As pessoas de quem teimosamente gosto, ou a minha incapacidade de guardar rancores, fazem-me duvidar um pouco de mim. Arrisco talvez aconteça a outras pessoas. Obriga a uma reavaliação da ideia que temos de nós, e da fundamentação para certas formas de estar, especialmente aquelas que têm a ver com acolhimentos na central afectiva.
A verdade é que a percepção desse estado afectivo, embora em alguns casos bem blindado, é uma forma de liberdade. É algo que em mim, e creio que nas outras pessoas que o possam reconhecer, ultrapassa a minha própria noção analítica da pessoa que sou e como reajo perante outras pessoas ou fenómenos.
Não me faz duvidar de mim porque ache que entreguei Calais sem luta. Em certa medida, nem sequer se pode já falar em cerco. Faz-me duvidar porque a percepção afectiva não tem outro remédio senão manter-se secreta, oculta, pessoal, como um segredo (mais um guilty-pleasure? humm, mais ou menos...) que cada vez mais se caracteriza como apenas isso mesmo.

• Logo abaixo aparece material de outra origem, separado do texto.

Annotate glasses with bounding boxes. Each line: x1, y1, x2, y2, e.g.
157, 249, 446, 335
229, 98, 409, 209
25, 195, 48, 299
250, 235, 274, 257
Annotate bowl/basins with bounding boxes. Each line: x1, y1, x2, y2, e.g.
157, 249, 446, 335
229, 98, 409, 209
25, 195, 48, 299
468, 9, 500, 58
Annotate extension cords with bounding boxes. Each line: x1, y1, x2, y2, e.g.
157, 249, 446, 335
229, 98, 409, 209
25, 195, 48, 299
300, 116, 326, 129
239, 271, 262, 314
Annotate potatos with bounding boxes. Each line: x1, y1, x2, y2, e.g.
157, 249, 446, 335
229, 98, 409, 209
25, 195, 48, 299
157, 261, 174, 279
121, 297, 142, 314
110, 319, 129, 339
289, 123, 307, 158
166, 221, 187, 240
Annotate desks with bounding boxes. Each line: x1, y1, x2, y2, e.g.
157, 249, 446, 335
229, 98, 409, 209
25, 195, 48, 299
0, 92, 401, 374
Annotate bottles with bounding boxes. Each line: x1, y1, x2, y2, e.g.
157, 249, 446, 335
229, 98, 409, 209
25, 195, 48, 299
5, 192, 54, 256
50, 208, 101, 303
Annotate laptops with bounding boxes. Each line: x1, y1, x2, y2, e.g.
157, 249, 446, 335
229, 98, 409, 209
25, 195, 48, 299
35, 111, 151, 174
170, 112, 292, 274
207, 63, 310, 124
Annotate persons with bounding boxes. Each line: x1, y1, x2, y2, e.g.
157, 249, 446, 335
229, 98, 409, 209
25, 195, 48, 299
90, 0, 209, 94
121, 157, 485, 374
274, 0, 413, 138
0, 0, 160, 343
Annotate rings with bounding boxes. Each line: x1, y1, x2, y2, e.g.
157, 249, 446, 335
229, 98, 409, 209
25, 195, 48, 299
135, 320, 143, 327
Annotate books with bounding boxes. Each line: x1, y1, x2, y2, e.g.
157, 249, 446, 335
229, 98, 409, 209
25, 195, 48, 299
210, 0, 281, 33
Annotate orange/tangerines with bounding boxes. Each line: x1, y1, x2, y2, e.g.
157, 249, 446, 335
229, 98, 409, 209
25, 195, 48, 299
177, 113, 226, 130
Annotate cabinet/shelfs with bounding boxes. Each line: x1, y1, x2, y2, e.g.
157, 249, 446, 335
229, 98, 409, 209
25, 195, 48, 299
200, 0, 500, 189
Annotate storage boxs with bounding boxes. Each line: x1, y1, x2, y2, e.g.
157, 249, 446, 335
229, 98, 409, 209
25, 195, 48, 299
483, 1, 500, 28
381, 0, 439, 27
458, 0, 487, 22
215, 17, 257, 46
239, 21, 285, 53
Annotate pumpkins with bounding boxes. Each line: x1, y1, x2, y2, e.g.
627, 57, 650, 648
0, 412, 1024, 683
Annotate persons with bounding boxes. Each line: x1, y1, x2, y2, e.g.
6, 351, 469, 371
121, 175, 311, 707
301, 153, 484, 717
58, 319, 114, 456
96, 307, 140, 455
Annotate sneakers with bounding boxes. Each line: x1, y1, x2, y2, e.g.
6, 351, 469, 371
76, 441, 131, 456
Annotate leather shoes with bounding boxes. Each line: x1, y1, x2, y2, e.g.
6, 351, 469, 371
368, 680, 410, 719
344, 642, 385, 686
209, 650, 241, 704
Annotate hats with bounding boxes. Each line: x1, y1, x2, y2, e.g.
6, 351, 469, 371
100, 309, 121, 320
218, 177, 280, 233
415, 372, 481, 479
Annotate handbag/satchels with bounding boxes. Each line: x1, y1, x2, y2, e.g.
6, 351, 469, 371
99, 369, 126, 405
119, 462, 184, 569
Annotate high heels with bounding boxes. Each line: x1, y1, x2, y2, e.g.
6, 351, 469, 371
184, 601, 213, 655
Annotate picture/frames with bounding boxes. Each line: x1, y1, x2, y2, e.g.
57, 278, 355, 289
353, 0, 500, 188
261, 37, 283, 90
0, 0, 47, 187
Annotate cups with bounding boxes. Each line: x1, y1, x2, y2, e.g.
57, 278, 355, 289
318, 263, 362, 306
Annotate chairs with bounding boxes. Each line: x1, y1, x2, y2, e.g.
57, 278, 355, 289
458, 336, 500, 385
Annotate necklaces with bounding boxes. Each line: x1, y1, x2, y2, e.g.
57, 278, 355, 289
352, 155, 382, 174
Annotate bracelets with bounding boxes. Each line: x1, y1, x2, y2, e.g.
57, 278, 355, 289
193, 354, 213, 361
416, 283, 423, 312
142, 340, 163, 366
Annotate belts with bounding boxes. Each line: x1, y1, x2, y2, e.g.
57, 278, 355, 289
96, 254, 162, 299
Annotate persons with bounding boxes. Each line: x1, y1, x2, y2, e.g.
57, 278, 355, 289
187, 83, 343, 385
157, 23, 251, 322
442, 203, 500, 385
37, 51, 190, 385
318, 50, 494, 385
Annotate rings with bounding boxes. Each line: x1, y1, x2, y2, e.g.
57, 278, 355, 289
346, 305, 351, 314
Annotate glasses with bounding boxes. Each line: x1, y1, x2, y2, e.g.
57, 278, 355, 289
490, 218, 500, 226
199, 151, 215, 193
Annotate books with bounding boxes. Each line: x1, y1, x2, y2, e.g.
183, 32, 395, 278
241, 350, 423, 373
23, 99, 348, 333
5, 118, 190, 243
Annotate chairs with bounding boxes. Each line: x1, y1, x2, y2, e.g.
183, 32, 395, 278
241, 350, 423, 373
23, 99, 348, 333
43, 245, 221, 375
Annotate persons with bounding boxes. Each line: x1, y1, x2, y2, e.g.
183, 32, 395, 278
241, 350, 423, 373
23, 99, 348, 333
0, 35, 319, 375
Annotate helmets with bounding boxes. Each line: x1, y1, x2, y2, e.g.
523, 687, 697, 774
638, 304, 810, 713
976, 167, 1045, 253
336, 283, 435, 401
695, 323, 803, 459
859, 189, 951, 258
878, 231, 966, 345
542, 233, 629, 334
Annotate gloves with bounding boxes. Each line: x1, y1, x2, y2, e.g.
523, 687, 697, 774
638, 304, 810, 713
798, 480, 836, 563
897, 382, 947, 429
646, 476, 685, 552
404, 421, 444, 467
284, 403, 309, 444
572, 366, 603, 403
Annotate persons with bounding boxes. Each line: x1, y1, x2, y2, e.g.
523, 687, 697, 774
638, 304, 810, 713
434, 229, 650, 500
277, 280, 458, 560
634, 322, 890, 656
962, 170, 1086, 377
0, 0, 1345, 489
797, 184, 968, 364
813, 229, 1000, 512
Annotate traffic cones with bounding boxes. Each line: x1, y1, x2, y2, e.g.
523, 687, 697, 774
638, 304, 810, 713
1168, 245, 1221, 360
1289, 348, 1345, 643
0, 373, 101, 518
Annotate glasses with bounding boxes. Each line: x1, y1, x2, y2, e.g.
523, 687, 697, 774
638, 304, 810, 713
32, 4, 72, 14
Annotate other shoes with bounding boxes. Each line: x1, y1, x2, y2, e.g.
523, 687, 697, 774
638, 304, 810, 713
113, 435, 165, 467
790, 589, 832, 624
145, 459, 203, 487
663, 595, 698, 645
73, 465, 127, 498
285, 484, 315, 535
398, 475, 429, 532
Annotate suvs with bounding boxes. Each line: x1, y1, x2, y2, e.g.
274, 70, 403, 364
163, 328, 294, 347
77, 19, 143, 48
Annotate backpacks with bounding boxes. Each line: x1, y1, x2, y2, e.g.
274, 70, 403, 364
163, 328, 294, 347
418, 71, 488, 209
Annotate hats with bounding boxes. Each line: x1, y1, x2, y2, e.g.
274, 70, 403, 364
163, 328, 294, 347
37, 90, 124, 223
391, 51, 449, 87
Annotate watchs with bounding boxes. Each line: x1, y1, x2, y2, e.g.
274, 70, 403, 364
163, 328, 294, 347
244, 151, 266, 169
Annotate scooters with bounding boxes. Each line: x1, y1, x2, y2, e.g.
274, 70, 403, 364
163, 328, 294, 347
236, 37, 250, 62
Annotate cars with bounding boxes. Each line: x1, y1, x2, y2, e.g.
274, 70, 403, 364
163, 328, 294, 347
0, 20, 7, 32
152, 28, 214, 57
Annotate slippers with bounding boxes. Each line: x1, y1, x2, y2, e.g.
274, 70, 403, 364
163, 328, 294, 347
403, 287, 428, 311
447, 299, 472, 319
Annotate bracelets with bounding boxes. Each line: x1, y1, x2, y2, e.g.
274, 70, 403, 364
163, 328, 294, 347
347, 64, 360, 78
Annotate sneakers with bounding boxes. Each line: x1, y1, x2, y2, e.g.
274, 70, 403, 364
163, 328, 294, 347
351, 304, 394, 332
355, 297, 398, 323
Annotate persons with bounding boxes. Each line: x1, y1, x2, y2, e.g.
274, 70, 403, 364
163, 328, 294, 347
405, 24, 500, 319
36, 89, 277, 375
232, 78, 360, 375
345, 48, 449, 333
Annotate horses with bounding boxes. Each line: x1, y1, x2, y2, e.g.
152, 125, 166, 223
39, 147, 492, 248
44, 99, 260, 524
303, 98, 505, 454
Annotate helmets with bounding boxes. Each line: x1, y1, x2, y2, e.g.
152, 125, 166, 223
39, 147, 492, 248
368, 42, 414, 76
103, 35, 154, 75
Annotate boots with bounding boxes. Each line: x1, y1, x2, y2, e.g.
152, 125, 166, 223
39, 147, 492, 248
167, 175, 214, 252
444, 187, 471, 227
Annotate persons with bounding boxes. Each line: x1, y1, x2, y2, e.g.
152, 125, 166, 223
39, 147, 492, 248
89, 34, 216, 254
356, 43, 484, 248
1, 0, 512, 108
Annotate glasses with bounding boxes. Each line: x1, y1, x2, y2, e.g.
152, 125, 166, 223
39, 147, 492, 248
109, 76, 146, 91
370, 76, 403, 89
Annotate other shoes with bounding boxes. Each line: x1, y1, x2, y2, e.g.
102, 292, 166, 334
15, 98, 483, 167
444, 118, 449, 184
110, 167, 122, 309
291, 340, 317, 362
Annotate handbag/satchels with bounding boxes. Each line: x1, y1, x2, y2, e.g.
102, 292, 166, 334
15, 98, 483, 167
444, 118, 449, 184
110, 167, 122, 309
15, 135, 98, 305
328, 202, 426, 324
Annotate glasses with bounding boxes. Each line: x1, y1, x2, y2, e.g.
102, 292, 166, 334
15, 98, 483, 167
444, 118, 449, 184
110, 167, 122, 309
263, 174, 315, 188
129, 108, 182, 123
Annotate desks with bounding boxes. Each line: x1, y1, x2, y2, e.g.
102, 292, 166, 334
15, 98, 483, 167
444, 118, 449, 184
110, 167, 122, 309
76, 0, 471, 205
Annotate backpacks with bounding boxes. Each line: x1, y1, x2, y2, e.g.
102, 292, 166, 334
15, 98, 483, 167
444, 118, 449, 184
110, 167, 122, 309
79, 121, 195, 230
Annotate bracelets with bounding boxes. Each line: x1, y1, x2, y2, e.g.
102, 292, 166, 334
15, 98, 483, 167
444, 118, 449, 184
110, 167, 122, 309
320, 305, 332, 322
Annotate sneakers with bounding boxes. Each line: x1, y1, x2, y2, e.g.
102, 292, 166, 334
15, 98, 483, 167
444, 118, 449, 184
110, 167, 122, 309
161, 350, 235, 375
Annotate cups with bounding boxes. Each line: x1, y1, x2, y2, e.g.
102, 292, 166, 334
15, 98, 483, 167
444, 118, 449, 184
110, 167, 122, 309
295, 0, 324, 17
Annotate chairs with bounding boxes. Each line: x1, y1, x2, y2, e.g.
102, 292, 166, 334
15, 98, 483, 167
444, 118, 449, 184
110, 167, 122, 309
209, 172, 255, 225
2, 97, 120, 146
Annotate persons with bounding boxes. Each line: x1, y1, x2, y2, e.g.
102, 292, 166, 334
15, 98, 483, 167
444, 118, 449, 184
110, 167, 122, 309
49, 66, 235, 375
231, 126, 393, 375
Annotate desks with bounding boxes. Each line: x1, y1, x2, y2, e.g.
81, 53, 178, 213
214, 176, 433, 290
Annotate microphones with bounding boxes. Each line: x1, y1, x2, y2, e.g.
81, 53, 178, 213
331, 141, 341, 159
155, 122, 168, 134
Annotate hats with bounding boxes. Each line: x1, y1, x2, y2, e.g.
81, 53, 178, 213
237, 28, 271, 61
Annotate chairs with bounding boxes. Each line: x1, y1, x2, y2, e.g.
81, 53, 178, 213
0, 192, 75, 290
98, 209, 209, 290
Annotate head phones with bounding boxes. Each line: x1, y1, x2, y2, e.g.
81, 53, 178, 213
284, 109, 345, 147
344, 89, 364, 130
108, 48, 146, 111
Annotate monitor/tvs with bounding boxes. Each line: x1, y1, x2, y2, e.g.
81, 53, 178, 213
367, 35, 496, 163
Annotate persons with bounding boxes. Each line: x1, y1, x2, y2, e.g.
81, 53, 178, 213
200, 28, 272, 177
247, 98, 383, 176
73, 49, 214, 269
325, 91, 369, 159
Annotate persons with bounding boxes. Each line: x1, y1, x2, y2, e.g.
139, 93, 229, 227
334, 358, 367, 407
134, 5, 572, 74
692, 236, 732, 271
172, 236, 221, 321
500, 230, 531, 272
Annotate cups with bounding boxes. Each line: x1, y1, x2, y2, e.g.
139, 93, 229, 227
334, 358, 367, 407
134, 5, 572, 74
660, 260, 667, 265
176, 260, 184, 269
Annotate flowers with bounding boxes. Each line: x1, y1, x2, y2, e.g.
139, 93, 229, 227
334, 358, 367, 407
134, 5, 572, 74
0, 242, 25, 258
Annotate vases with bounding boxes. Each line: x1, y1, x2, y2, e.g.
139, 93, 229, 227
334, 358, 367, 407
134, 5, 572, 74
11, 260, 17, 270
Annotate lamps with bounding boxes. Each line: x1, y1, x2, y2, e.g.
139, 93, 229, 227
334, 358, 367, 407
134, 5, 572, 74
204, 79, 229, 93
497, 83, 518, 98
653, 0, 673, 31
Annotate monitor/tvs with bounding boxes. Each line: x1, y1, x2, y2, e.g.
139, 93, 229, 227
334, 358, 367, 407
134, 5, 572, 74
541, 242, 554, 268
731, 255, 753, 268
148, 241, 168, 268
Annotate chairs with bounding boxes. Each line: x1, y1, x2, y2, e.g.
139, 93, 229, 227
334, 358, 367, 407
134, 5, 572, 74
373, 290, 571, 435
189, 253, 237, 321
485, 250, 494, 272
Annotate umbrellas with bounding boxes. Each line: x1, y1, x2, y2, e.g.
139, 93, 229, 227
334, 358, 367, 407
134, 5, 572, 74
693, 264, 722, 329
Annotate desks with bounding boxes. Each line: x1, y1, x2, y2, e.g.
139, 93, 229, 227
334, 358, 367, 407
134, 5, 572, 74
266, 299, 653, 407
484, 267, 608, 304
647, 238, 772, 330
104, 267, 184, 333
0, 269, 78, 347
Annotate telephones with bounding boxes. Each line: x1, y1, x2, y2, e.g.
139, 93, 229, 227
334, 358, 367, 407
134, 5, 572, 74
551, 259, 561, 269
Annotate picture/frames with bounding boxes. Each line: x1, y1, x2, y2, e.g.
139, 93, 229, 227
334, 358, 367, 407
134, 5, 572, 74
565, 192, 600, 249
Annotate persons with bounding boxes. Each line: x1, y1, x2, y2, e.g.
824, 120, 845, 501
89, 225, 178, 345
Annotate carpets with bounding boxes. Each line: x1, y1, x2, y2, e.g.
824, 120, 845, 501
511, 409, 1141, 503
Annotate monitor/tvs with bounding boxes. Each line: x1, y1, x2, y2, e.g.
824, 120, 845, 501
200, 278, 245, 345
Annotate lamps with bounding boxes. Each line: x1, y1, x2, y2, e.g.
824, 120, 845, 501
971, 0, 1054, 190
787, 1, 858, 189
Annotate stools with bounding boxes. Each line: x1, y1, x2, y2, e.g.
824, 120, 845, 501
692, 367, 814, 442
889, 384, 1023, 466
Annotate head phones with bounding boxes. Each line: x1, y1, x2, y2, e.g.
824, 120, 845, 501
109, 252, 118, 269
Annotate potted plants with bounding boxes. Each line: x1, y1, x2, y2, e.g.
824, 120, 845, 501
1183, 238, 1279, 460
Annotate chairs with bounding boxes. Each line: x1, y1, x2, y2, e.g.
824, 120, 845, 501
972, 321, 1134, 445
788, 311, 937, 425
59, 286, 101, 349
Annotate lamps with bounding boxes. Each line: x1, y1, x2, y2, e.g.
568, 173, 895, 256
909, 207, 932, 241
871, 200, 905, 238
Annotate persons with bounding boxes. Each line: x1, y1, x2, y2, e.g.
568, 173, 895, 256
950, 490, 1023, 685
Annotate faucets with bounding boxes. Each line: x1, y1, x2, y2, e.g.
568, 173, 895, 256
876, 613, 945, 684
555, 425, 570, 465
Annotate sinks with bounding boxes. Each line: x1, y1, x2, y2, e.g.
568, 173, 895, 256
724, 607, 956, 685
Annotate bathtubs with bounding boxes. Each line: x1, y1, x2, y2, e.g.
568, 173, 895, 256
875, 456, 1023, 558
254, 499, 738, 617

A dúvida acerca da forma como eu me caracterizo surge então do confronto eclético dos sujeitos de análise. Uma espécie de análise quse automática dos reconhecimentos. As duas colunas. Mau e bom. Cada vez mais objectiváveis, e como tal, menos eficazes. Mas ainda assim estão lá, não como uma espécie de passado ou presente pouco edificante, mas sim como uma triagem. Uma triagem que permite não dar cabo da cabeça com fundamentos porque, afinal, é uma análise parcial. Ao sê-lo, retém aquilo que nos fundo causa a dúvida de que falava acima, e a qual é muito simples. A que ponto chegará até que essa análise deixe de ser automática, e o ecletismo passe a ser forçado e desde logo, morto, porque já não é livre?
Até que ponto esse estado de dúvida se manterá a partir do momento em que seja necessário começar a fazer contas nas colunas?